==== DATASET EXTRACT ====

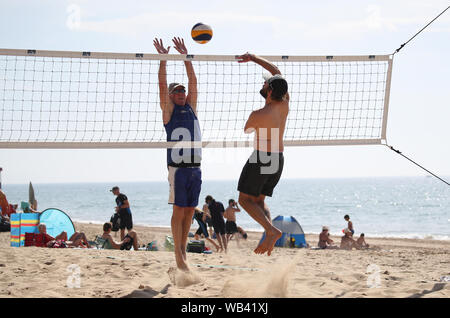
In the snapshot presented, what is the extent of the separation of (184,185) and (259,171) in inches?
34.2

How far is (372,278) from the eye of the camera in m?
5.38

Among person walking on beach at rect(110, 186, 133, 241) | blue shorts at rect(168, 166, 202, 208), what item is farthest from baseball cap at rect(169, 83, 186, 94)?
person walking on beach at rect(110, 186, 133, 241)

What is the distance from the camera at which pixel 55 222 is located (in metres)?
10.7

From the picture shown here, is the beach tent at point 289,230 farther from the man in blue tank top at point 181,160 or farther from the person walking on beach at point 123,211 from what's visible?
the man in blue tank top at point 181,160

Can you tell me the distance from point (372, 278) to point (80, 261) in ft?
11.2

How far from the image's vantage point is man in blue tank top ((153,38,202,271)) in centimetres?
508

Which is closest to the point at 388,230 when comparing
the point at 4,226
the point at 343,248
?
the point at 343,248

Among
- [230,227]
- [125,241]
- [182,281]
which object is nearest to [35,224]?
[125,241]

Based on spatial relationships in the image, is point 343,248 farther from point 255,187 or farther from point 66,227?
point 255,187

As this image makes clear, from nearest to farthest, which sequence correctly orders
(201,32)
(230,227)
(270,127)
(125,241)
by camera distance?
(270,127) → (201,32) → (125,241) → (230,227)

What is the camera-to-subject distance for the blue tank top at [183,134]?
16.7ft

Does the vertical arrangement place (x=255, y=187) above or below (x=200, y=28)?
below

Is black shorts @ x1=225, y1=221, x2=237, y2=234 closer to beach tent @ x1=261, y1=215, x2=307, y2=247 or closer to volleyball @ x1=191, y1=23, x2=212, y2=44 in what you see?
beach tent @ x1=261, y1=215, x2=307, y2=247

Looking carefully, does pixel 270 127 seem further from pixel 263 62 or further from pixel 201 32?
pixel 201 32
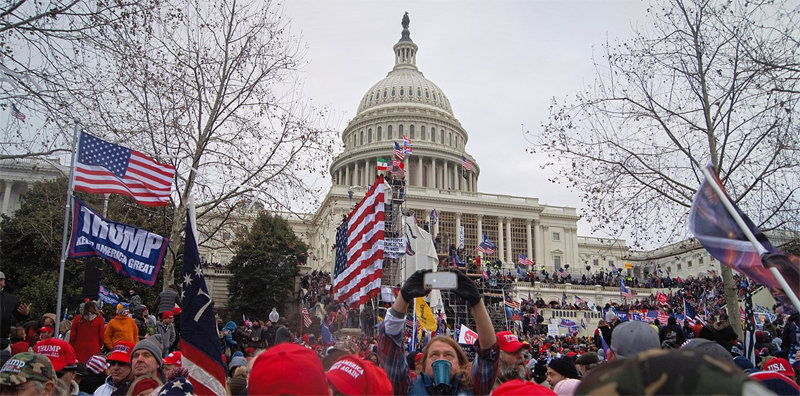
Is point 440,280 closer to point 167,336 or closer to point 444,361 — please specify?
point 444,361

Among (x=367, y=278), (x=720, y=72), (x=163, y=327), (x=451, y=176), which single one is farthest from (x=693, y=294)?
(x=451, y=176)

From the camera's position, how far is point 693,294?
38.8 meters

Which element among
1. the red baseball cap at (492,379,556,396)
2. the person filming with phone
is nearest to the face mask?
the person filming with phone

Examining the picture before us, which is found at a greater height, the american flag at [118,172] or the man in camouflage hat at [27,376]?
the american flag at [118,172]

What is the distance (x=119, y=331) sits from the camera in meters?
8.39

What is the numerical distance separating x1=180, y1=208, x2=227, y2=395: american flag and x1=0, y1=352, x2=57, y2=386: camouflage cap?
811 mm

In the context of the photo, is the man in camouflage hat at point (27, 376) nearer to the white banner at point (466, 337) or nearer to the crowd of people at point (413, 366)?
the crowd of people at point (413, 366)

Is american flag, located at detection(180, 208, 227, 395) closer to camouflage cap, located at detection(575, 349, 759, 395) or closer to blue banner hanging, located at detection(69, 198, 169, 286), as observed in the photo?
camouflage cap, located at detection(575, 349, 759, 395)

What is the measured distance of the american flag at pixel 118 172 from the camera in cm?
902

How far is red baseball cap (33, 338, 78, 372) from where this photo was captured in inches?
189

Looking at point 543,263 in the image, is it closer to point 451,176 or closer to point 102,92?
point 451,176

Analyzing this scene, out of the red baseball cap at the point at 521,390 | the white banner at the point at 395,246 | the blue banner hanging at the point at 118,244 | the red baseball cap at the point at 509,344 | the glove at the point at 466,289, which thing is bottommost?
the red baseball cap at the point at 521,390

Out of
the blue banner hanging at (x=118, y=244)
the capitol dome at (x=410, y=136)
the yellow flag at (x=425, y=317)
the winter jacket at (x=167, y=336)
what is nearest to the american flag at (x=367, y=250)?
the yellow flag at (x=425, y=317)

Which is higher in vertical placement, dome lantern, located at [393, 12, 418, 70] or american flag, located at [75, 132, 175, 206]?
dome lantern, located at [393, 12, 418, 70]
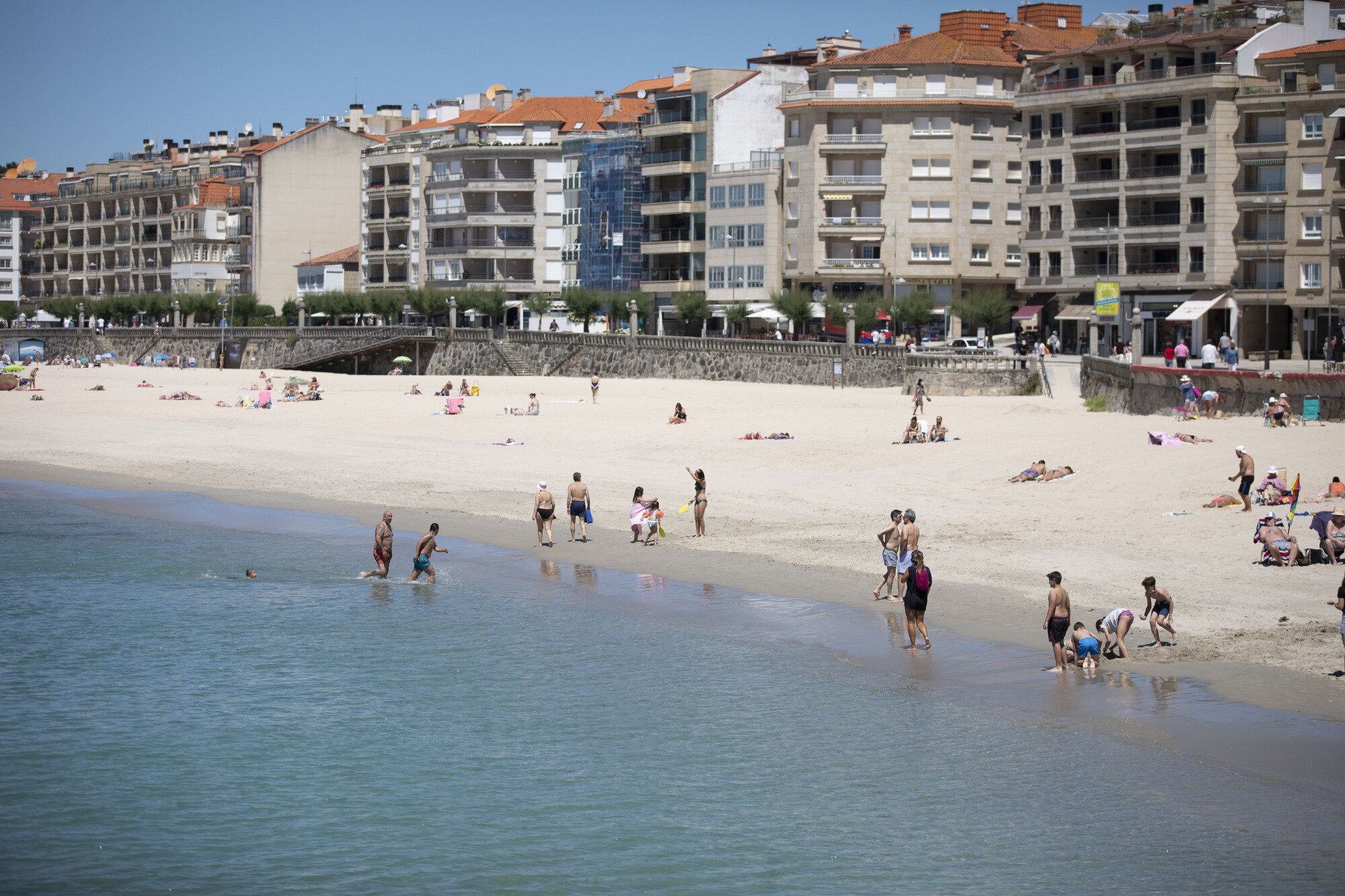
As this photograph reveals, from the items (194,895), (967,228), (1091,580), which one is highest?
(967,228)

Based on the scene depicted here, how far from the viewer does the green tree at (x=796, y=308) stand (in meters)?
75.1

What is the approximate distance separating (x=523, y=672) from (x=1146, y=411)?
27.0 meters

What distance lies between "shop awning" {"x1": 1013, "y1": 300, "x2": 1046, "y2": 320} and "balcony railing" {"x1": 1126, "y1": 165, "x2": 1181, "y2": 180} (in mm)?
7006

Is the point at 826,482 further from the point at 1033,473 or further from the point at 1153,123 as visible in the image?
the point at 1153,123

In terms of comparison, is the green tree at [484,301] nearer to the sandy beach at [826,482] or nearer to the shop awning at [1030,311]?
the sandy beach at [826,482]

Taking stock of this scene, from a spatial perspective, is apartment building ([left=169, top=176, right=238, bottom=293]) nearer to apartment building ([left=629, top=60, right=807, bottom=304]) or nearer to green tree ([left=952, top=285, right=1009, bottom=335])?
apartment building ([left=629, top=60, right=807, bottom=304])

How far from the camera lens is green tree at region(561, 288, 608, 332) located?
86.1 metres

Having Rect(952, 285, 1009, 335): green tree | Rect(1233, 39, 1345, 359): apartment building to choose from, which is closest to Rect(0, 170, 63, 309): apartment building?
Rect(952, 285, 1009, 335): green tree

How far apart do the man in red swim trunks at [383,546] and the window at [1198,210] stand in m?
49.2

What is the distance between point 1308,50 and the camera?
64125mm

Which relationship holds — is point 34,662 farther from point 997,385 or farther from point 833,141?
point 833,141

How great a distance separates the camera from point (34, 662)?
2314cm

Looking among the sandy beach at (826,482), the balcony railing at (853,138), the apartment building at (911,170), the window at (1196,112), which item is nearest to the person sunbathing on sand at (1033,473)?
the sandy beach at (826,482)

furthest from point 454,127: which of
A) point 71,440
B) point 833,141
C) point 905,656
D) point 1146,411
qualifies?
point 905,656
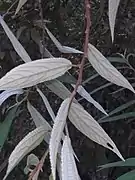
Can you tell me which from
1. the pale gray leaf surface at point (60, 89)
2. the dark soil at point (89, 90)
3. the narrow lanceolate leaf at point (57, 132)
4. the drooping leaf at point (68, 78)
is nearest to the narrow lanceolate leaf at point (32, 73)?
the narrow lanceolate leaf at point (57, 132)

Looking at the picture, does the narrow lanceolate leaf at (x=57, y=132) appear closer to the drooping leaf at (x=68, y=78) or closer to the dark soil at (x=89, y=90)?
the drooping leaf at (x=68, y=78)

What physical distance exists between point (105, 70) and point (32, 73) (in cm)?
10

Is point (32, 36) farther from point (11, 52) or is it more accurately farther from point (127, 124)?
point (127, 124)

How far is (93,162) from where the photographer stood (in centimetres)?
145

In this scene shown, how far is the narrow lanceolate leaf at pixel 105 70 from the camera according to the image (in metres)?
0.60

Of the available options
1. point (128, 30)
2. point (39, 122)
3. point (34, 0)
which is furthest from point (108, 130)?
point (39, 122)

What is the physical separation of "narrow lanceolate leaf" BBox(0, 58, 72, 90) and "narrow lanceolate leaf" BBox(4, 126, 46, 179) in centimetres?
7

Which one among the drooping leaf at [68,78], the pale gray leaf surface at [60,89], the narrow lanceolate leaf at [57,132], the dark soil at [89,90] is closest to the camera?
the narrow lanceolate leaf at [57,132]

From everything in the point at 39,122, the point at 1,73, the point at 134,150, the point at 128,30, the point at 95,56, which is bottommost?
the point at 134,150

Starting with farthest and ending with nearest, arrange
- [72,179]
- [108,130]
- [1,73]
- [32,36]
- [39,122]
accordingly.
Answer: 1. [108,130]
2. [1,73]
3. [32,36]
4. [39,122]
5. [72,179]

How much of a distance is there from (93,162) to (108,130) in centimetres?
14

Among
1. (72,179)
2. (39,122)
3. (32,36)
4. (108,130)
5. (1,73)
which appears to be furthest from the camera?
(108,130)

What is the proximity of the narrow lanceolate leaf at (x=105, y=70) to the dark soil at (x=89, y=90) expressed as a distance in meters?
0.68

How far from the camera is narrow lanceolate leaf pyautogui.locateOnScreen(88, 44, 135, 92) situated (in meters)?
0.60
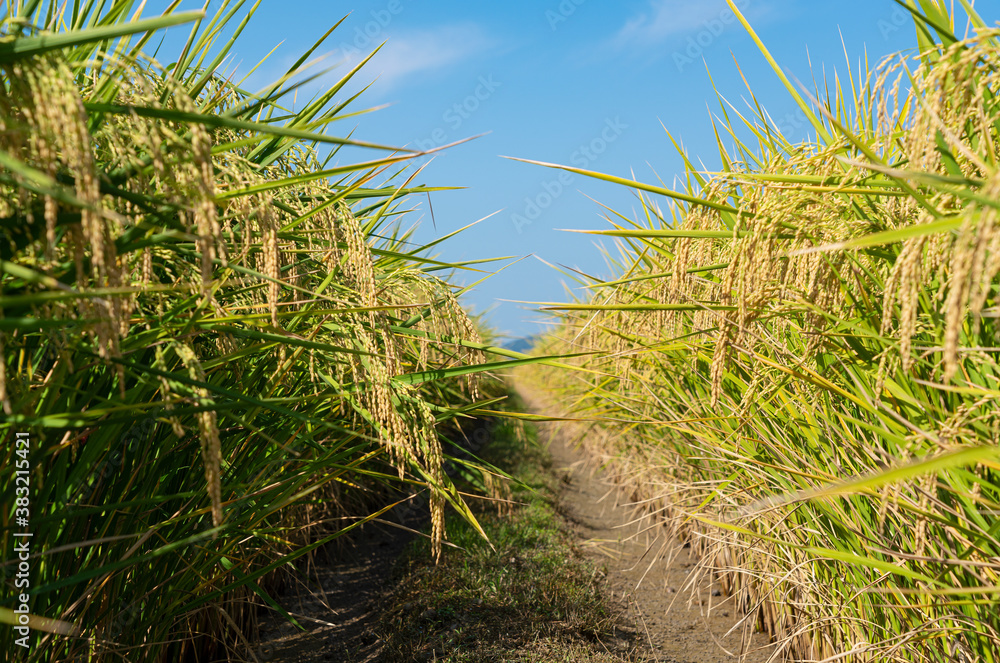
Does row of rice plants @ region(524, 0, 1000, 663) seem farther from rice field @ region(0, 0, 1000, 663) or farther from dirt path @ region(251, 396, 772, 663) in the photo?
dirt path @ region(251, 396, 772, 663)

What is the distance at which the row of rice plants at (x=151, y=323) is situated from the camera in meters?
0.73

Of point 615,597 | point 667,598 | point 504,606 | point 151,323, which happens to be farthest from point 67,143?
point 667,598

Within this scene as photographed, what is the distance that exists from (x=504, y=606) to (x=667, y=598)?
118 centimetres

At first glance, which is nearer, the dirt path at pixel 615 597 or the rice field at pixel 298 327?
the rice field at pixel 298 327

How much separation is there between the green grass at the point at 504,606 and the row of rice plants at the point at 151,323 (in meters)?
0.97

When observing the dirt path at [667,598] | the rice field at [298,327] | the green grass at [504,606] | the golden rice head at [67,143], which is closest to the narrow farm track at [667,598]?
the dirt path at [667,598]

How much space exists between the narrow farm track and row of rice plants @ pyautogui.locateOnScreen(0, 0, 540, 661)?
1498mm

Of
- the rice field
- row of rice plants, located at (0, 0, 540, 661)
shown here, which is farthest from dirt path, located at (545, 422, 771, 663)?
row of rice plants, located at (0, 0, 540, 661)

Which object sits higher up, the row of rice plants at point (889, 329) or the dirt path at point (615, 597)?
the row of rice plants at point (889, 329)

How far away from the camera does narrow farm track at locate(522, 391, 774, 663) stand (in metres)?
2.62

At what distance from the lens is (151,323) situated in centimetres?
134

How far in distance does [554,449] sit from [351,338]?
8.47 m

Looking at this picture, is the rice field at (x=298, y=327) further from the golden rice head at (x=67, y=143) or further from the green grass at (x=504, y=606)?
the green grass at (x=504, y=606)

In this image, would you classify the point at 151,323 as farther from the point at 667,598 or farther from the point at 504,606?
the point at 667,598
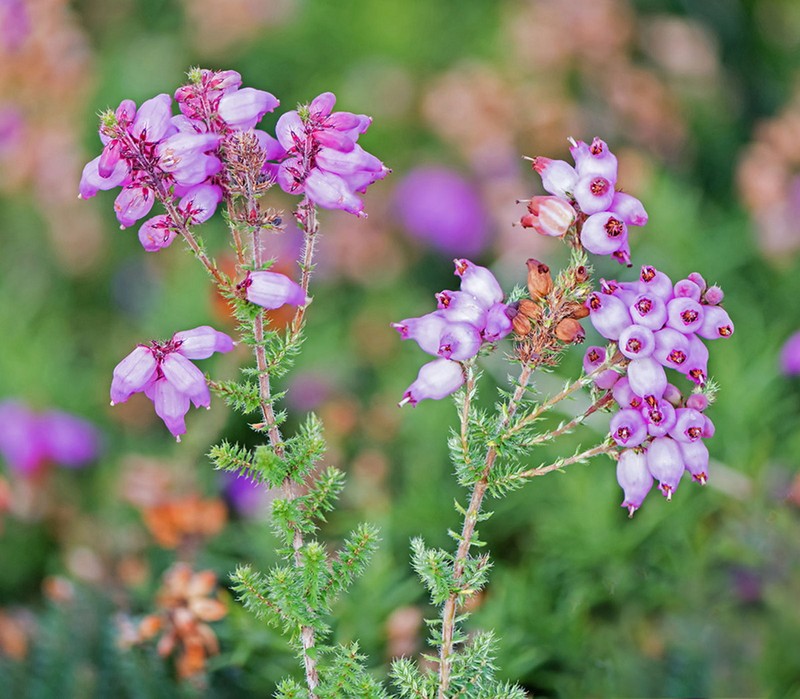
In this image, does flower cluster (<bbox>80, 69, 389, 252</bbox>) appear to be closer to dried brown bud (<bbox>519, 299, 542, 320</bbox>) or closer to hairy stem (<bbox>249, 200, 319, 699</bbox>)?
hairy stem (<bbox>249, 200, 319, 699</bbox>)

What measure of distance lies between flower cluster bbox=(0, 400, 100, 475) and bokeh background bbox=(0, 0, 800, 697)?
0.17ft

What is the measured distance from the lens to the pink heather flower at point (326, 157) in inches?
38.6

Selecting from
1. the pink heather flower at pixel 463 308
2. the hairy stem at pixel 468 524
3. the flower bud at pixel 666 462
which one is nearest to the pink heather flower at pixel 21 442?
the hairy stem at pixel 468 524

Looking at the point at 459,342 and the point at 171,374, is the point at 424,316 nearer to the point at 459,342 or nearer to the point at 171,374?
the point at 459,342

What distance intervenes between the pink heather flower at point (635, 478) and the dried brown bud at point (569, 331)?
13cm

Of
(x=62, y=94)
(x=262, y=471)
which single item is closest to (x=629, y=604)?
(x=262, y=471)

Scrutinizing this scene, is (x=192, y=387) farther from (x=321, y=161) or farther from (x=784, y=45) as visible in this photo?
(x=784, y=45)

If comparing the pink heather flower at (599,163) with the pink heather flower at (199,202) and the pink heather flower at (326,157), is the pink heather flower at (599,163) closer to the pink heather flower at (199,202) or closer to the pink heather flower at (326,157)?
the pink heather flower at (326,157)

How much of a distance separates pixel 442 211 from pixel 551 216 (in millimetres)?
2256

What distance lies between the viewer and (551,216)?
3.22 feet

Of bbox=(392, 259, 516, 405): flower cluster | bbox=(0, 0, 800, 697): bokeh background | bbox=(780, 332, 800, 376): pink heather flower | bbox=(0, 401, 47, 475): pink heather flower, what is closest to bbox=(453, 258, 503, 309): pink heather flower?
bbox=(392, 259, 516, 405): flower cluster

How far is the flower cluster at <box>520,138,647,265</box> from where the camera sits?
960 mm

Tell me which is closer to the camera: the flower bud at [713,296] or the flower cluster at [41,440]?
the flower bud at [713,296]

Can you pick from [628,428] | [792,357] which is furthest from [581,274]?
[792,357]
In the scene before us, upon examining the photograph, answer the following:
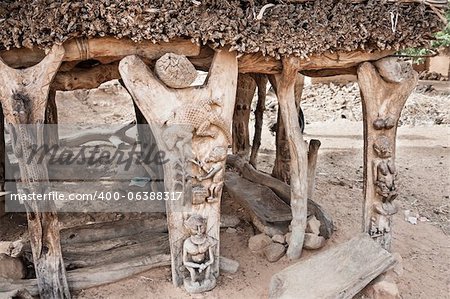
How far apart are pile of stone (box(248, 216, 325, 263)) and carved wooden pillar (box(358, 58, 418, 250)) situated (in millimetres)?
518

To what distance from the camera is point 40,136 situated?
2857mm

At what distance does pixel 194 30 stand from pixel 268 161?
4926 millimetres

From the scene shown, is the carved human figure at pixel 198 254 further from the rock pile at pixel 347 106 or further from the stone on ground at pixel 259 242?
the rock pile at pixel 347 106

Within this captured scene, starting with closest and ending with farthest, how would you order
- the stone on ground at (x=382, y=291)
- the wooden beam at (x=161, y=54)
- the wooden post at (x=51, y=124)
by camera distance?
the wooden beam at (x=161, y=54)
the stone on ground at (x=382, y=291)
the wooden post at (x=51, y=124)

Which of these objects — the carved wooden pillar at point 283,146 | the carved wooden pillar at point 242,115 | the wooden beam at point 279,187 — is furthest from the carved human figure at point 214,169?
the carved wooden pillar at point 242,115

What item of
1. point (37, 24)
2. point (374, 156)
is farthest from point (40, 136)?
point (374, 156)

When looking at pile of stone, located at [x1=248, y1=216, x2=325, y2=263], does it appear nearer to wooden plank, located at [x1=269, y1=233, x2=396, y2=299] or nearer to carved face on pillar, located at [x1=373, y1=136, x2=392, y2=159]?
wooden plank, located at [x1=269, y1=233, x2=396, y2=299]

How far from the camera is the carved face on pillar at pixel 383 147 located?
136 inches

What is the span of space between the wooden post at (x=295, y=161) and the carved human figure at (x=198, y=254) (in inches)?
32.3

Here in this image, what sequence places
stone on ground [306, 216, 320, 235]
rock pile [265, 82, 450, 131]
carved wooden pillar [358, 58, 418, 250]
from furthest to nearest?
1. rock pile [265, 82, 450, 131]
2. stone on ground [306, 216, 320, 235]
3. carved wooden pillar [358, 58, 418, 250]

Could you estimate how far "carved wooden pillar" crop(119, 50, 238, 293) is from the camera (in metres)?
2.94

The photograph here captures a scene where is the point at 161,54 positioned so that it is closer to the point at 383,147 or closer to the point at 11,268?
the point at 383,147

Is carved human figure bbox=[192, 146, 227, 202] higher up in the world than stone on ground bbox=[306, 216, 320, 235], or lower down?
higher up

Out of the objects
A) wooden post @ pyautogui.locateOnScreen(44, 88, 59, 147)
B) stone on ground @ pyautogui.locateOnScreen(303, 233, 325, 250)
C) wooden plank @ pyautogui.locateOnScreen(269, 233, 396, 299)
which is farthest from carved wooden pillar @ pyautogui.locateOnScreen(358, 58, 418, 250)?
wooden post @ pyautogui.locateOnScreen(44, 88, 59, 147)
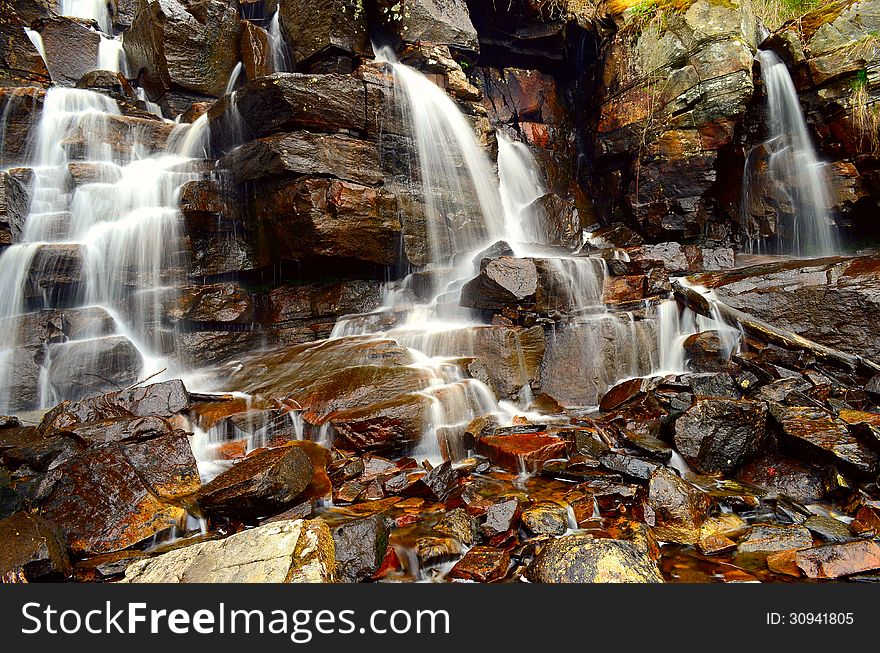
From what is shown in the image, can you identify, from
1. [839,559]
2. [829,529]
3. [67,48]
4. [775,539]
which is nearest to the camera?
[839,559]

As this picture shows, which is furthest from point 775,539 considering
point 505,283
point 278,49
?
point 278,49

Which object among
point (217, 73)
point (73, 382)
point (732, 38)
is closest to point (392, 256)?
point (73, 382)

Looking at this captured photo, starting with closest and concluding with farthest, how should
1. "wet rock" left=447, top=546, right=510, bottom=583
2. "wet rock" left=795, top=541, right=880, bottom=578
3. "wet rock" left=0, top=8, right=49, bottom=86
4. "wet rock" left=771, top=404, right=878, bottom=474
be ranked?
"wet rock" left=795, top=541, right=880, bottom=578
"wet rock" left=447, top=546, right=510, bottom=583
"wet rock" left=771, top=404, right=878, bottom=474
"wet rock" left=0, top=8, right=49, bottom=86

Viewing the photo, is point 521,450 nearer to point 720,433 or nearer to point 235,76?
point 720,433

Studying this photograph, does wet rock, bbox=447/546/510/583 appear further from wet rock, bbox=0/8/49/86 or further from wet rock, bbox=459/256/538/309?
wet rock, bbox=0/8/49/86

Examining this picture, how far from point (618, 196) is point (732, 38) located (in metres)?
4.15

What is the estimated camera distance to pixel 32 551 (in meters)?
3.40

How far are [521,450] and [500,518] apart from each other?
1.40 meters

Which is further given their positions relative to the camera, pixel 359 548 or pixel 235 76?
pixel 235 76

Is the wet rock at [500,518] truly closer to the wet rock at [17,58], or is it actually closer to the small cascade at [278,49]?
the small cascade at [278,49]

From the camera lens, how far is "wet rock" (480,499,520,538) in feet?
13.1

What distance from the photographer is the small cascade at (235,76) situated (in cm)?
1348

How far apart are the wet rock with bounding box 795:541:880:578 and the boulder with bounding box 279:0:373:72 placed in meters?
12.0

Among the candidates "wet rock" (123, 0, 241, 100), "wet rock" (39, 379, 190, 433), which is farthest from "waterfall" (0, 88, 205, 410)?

====

*WHAT IS EXPECTED*
Return, unchanged, the lines of the records from the line containing "Is the wet rock" through the final line of the records, including both of those lines.

*FINAL RESULT*
Is the wet rock at [500,518] truly closer to the wet rock at [17,58], or is it actually closer to the small cascade at [278,49]?
the small cascade at [278,49]

From the camera lens, how far is "wet rock" (480,499,520,538) in feet?
13.1

What distance from the photographer is the small cascade at (235,76) situated (in cm)?
1348

How far apart are the wet rock with bounding box 795:541:880:578 and the boulder with bounding box 279:0:373:72 placed in meters?
12.0

Among the candidates "wet rock" (123, 0, 241, 100), "wet rock" (39, 379, 190, 433), which is farthest from "waterfall" (0, 88, 205, 410)?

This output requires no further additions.